Task to carry out: The following data needs to be repeated exactly, with all images excluded.

[Stored data entries]
------------------------------------------------------------------------
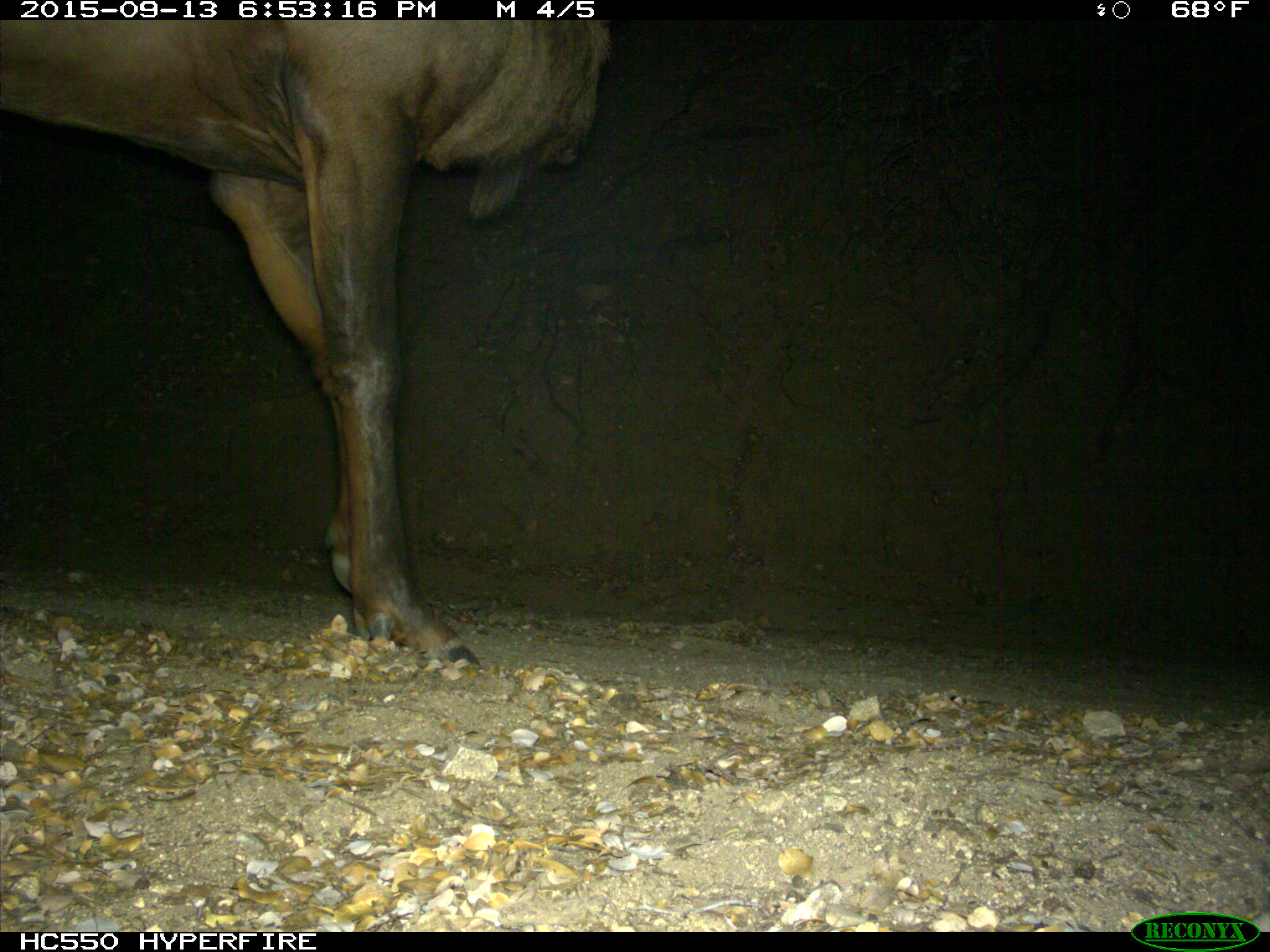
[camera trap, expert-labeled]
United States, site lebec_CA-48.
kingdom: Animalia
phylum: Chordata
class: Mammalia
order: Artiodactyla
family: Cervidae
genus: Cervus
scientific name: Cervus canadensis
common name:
------------------------------------------------------------------------
Task response:
[camera trap, expert-labeled]
United States, site lebec_CA-48.
kingdom: Animalia
phylum: Chordata
class: Mammalia
order: Artiodactyla
family: Cervidae
genus: Cervus
scientific name: Cervus canadensis
common name:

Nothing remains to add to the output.